4 min read

Real Time Strategy

Real Time Strategy
Kane was a great villain, even through all the hammy acting. All credit to Westwood Studios

I don't consider myself a very strategic person.

Tactical maybe, but not strategic.

That's not to say that I don't have a bigger picture inside my head, because surely I must? How else would I make meaningful progress on things over the long term?

But I'm no good at crystallising and communicating that sort of thing.

And that's a problem, because strategy is important.

It's especially important when you're leading a group of people, because you can't do everything yourself.

So, last quarter I tried to make a strategy for my team. Something that they could rally around and which clearly marked a destination and the major stepping stones along the way.

I did not succeed.

Unit Reporting

Let's start from the beginning.

I didn't really know what a good strategy looks like, so the obvious first step was to try and understand that. I've seen plenty of strategies in my professional life, but I'm not sure if I've ever seen an effective one.

To me, a strategy is a big plan. It clearly identifies a goal or target of some sort and then a series of steps or actions that should be taken in order to get there.

But that's pretty vague.

So, I read a book called Good Strategy, Bad Strategy to see if I could get a better understanding of what it takes to make a good strategy. I mean, it's right there in the name!

It was a pretty good book and I recommend it, but I'm not sure if it actually helped me to be more effective at creating a strategy. It's filled with really interesting stories and anecdotes though, which help contextualise the core content.

From the books point of view, the kernel of a good strategy consists of three things:

  • A diagnosis, defining or explaining the nature of the challenge
  • A guiding policy, describing a way of dealing with the challenge
  • A set of coherent actions, describing a way to carry out the guiding policy

Sounds simple, right?

It's not.

Ready For Orders

Luckily for me, I didn't have to create a strategy entirely on my own. I had help.

Specifically, I had a product manager available who knew a lot more about creating a strategy than I did. As a result, I mostly just went along with their approach and aimed to add as much value as I could throughout the process.

As we were working together, I came to the conclusion that we were actually trying to create two different strategies.

The first was the team strategy, which was the one that I was picturing in my head at the start. Something that I could share with my team to give them an idea about where we wanted to go and how I thought we might go about getting there.

The second was a product strategy. This was the one that the product manager was picturing, unsurprisingly. The product in this case being the thing that we wanted to provide to a set of customers in order to solve a problem for them, a problem that was related to our core domain.

Both of those things are valuable, and the product strategy is an important part of the team strategy, but it's not the entirety of the team strategy. It's a subset.

We narrowed our focus to the product strategy and pushed forward.

We didn't get that far.

Orders Received

That's not to say we didn't get anything useful, because we did.

We spent a bunch of time exploring and documenting the capabilities that the product would supply to its potential users, and those capabilities have been incredibly useful in follow-on conversations.

But we didn't get much else.

No real clear diagnosis of the problem space, no real guiding policy and no set of coherent actions.

It almost feels like we spent too much time trying to understand what the product was going to be.

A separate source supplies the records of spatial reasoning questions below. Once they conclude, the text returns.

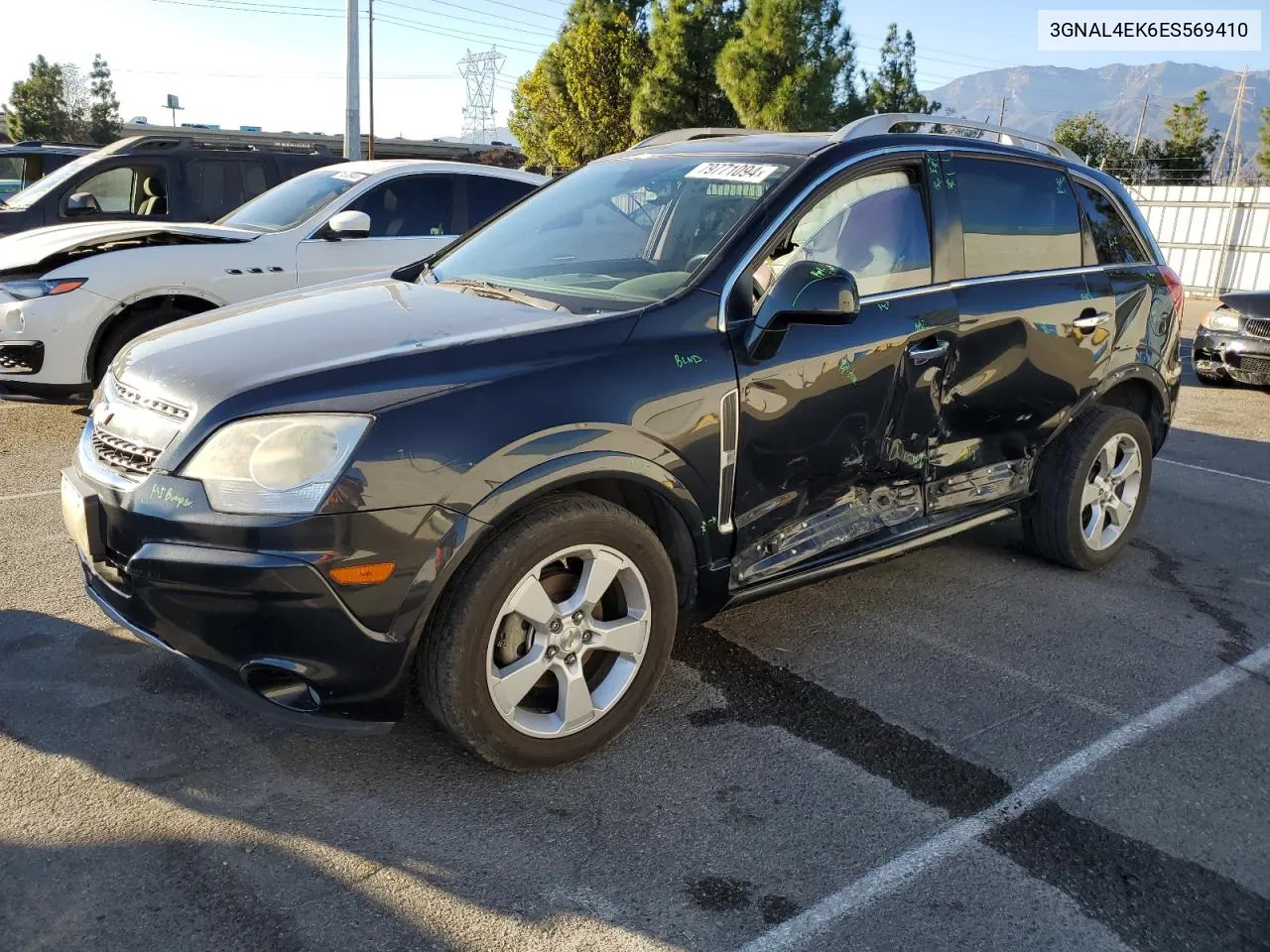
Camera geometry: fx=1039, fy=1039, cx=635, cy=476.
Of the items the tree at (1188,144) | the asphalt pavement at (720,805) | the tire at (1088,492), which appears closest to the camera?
the asphalt pavement at (720,805)

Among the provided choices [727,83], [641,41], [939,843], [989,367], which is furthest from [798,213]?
[641,41]

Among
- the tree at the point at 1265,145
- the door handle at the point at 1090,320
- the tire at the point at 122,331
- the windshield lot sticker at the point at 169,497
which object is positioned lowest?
the tire at the point at 122,331

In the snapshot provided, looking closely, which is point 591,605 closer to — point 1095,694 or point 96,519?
point 96,519

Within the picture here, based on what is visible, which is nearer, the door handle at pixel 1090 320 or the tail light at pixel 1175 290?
the door handle at pixel 1090 320

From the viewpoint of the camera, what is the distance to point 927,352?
12.4 feet

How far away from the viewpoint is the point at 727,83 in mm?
27203

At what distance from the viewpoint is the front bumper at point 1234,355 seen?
985 cm

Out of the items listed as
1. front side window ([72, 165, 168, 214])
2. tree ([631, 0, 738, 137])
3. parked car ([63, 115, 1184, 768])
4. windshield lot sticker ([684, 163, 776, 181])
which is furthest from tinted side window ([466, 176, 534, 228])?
tree ([631, 0, 738, 137])

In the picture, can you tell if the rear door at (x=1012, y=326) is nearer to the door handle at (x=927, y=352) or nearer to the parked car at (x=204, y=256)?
the door handle at (x=927, y=352)

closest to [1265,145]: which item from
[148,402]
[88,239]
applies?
[88,239]

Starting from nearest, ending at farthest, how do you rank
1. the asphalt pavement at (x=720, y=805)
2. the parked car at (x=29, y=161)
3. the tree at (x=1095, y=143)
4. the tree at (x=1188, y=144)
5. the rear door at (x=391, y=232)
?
the asphalt pavement at (x=720, y=805)
the rear door at (x=391, y=232)
the parked car at (x=29, y=161)
the tree at (x=1188, y=144)
the tree at (x=1095, y=143)

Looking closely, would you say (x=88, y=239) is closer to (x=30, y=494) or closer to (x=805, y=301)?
(x=30, y=494)

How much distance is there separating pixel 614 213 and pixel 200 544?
2017mm

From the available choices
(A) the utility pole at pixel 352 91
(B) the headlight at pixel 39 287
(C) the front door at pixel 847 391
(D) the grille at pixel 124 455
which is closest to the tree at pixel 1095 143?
(A) the utility pole at pixel 352 91
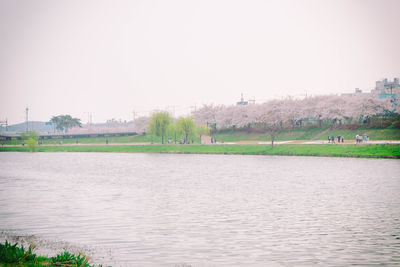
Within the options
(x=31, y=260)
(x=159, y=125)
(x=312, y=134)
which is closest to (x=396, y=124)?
(x=312, y=134)

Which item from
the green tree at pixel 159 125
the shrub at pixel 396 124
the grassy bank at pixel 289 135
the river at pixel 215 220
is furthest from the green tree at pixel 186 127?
the river at pixel 215 220

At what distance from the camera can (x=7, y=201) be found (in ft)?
94.5

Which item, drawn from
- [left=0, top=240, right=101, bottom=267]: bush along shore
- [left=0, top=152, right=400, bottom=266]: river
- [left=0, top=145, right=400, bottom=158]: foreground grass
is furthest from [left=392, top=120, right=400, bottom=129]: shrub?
[left=0, top=240, right=101, bottom=267]: bush along shore

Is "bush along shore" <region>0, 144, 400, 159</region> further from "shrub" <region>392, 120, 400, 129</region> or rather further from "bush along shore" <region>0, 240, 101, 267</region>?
"bush along shore" <region>0, 240, 101, 267</region>

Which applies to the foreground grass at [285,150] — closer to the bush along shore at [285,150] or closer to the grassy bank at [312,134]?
the bush along shore at [285,150]

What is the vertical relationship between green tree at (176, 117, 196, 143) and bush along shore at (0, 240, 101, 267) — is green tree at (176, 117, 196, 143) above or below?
above

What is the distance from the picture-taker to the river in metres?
15.8

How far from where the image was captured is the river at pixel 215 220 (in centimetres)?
1583

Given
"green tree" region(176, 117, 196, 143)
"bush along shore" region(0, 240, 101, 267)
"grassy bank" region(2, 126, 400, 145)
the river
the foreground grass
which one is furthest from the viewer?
"green tree" region(176, 117, 196, 143)

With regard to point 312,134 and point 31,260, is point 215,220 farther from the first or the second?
point 312,134

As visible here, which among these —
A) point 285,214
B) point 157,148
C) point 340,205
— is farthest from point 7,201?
point 157,148

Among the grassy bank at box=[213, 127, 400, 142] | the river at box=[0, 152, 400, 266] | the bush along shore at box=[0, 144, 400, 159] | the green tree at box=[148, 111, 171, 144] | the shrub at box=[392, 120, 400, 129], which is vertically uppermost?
the green tree at box=[148, 111, 171, 144]

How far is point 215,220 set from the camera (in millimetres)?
21797

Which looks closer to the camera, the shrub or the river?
the river
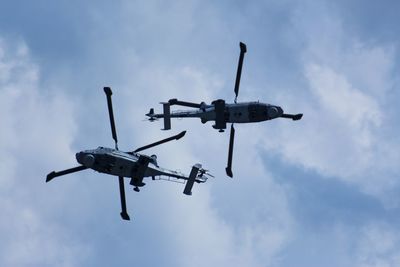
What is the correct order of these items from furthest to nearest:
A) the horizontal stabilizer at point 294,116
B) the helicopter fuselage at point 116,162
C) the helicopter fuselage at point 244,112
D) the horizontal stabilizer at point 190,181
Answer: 1. the horizontal stabilizer at point 294,116
2. the helicopter fuselage at point 244,112
3. the horizontal stabilizer at point 190,181
4. the helicopter fuselage at point 116,162

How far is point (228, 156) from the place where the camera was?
269ft

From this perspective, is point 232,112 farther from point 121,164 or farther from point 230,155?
point 121,164

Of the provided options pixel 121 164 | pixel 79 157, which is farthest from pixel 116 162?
pixel 79 157

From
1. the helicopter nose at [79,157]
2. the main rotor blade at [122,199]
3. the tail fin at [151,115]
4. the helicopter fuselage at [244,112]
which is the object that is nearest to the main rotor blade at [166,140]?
the main rotor blade at [122,199]

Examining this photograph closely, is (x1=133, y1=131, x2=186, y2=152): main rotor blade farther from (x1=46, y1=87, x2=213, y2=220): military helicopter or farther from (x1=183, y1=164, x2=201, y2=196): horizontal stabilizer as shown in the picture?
(x1=183, y1=164, x2=201, y2=196): horizontal stabilizer

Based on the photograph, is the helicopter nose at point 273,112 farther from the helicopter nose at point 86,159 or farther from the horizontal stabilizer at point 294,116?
the helicopter nose at point 86,159

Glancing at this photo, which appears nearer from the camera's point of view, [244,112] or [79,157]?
[79,157]

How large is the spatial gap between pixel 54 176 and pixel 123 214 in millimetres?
9668

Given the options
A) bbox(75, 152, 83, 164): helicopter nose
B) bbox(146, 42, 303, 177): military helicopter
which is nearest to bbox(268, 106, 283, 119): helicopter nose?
bbox(146, 42, 303, 177): military helicopter

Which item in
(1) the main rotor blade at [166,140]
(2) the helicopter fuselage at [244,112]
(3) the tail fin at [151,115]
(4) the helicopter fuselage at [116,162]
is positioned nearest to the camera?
(4) the helicopter fuselage at [116,162]

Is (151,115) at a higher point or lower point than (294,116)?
higher

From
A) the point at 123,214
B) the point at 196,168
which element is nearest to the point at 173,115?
the point at 196,168

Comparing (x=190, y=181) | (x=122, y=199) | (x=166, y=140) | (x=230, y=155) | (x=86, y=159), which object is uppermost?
(x=230, y=155)

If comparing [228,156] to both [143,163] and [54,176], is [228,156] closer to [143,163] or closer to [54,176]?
[143,163]
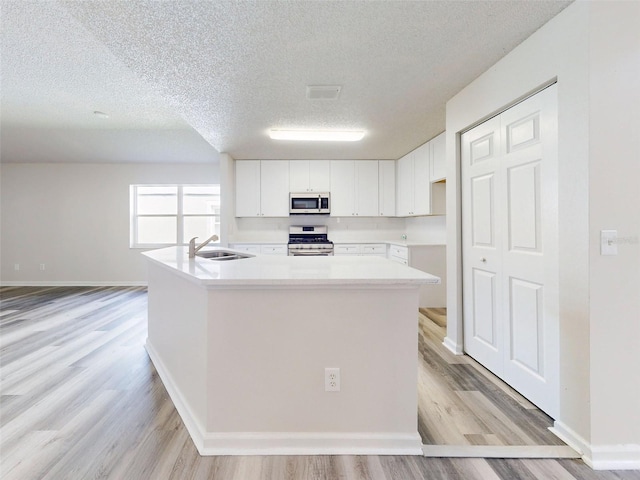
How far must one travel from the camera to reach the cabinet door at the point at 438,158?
3751 millimetres

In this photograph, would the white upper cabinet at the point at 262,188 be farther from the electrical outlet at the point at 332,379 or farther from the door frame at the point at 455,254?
the electrical outlet at the point at 332,379

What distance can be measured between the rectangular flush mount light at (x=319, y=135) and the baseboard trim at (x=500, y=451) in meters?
3.24

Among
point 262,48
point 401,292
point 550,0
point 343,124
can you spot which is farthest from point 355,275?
point 343,124

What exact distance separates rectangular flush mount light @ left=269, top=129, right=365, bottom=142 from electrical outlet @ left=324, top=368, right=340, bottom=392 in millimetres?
2958

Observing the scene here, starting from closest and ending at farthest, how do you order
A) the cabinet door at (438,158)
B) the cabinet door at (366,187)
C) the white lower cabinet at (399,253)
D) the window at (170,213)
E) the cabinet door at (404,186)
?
1. the cabinet door at (438,158)
2. the white lower cabinet at (399,253)
3. the cabinet door at (404,186)
4. the cabinet door at (366,187)
5. the window at (170,213)

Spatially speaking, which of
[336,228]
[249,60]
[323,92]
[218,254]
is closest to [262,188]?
[336,228]

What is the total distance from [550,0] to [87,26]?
2.51 metres

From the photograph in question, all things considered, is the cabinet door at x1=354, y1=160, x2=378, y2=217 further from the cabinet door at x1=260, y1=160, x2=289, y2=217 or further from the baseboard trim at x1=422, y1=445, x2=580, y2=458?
the baseboard trim at x1=422, y1=445, x2=580, y2=458

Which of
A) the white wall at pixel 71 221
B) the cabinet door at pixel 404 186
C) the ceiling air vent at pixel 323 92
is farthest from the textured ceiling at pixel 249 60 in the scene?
the white wall at pixel 71 221

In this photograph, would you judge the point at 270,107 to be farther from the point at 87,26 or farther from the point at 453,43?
the point at 453,43

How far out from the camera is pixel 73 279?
20.0 feet

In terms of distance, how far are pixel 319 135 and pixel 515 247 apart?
2636 millimetres

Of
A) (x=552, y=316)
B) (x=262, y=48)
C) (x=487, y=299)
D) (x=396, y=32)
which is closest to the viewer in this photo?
(x=552, y=316)

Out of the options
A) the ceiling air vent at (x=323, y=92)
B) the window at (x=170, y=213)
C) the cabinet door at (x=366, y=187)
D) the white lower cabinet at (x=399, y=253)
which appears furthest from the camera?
the window at (x=170, y=213)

It's definitely an important question to answer, but should it be answered while creating the strategy or as part of its execution?

It might have just been that creating a coherent strategy takes a lot of time and effort. I think we spent less than eight hours in total, and that doesn't feel like nearly enough to get something like this into a good state.

From my point of view, I definitely procrastinated. I repeatedly chose to do an assortment of other things that were easier to handle mentally.

Wrangling uncertainty is a place where I consistently struggle.

Give me a structure or something similar to follow and I'm relentless, but put a blank canvas in front of me and I falter, second-guessing myself and suffering from all sorts of analysis paralysis.

That hesitation to do a vague thing is definitely something I should improve on, but other than being more disciplined and getting comfortable with being uncomfortable, I'm not sure what I can actually do.

Moving Out

I'm not actually sure what this blog post is trying to say.

But maybe that's accurate anyway, because I'm still confused about how to create a good strategy, and at the end of the quarter I really only have the ephemeral shadow of a product strategy and bugger all in terms of a team strategy.

I'm not going to give up though, because I can see that the team needs to have access to a bigger picture in order to understand why we do the things that we do and how it's leading to something greater.

So, I'll try to fight through the uncertainty and discomfort that I feel and give it another shot.

After all, a strategy doesn't have to be perfect, and it certainly isn't set in stone the moment that it's created.

Or at least it shouldn't be, because that sounds like a great way to fail spectacularly.